Tag Archives: pork

Delirious for Dumplings

Since arriving in Hong Kong, I’ve been surprised by the relative lack of regional Chinese restaurants.  While Hong Kong and Guangdong style cuisine reigns supreme, there are noticeably few Sichuan, Shanghai, and Northern-style Chinese establishments.  I might even venture so far to say that Japanese and Vietnamese restaurants outnumber their Mainland counterparts.

As a result, I was pleasantly surprised when my co-worker suggested that we try a Beijing-style dumpling place for lunch.  The meal brought back pleasant memories of my 6-month stint in Beijing, in which jiaozi were an integral part of my diet.

The restaurant is located in the Queen Street Cooked Food Centre, in the Sheung Wan District.  For those unfamiliar with Hong Kong’s cooked food centres, they are basically a large room filled with hawker stands, each serving a different type of food.  Though not always the cleanest option, cooked food centres are a wonderful way to become acquainted with local Hong Kong dining.  Authentic home-cooked fare makes braving the loud, crowded, no-frills setting worth it.

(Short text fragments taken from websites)
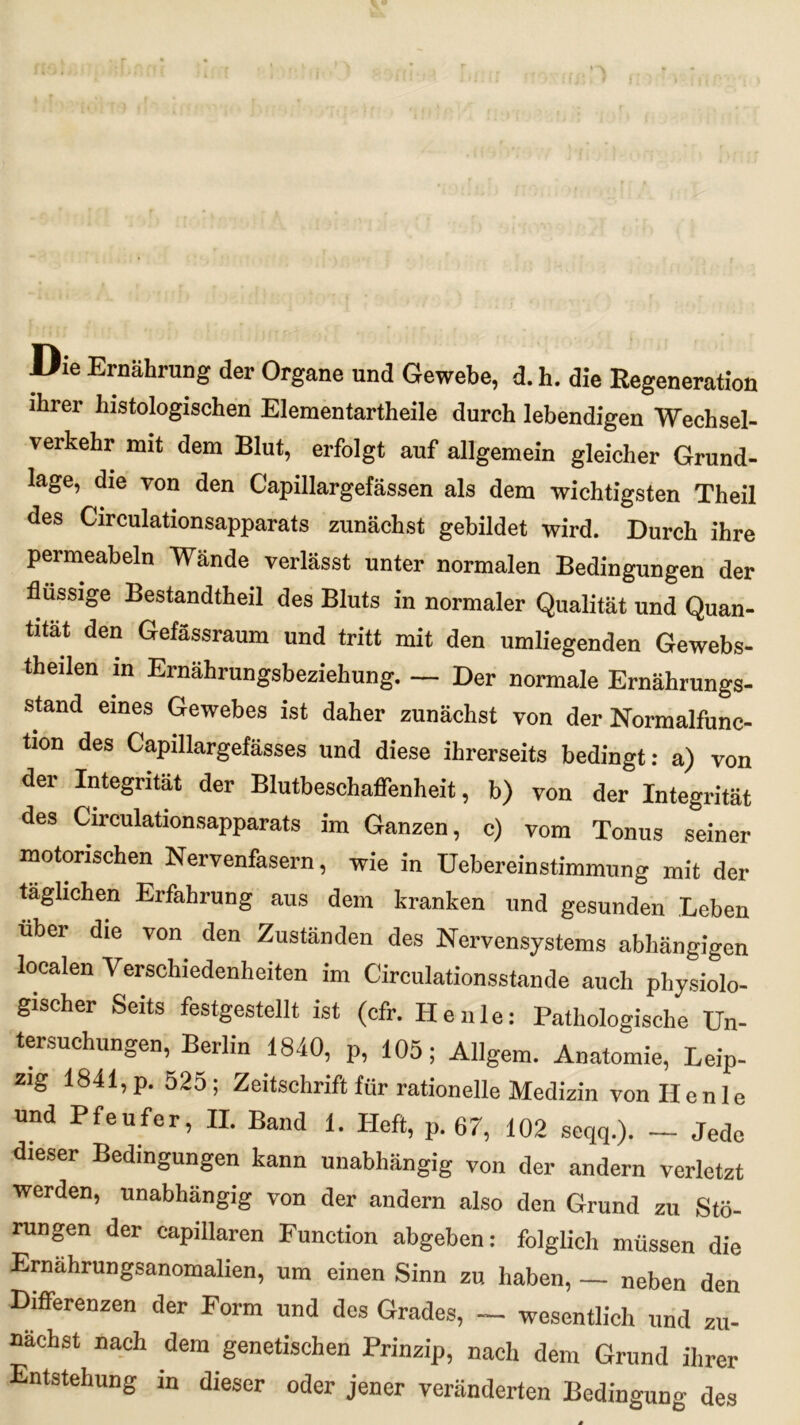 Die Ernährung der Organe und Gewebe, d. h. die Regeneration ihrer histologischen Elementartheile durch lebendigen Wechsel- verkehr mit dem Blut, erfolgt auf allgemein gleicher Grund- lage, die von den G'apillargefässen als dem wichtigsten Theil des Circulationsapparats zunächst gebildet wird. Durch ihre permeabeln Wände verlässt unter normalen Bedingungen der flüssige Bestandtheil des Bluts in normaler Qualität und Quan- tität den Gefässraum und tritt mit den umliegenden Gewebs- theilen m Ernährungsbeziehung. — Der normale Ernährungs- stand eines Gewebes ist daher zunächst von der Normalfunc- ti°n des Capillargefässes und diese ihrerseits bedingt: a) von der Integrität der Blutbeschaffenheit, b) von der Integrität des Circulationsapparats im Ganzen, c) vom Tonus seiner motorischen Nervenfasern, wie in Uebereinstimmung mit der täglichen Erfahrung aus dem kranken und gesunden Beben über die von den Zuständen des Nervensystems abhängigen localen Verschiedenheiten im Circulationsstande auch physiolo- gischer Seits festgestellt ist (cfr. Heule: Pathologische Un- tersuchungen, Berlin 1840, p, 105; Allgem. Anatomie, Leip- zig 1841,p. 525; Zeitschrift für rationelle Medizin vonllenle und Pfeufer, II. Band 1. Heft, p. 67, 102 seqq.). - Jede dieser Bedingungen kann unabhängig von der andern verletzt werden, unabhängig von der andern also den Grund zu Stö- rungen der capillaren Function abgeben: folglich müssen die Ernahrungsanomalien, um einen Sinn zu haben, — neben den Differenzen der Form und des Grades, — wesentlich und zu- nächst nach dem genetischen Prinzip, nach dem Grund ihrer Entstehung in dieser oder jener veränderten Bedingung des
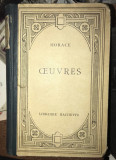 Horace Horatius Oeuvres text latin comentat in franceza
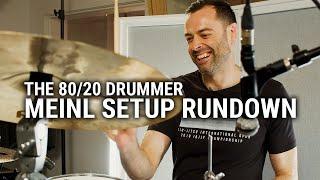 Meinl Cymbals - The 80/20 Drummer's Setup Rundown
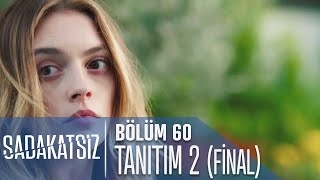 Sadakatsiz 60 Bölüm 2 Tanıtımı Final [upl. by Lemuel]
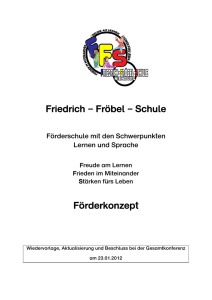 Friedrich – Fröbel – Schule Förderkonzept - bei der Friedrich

TASK LIST:
**a)** Answer these questions about the dumpling post:
(i) Which style of cuisine reigns supreme in Hong Kong?
(ii) How long did the writer's stint in Beijing last?
(iii) In which district is the Queen Street Cooked Food Centre located?
**b)** Reproduce the part of the dumpling post that opens with the words containing "Tag Archives: pork" and closes with "of my diet.".
The records have no connection to the dumpling post.

ANSWERS:
**a)**
(i) Hong Kong and Guangdong style cuisine
(ii) 6 months
(iii) The Sheung Wan District

**b)**
Tag Archives: pork

Delirious for Dumplings

Since arriving in Hong Kong, I’ve been surprised by the relative lack of regional Chinese restaurants.  While Hong Kong and Guangdong style cuisine reigns supreme, there are noticeably few Sichuan, Shanghai, and Northern-style Chinese establishments.  I might even venture so far to say that Japanese and Vietnamese restaurants outnumber their Mainland counterparts.

As a result, I was pleasantly surprised when my co-worker suggested that we try a Beijing-style dumpling place for lunch.  The meal brought back pleasant memories of my 6-month stint in Beijing, in which jiaozi were an integral part of my diet.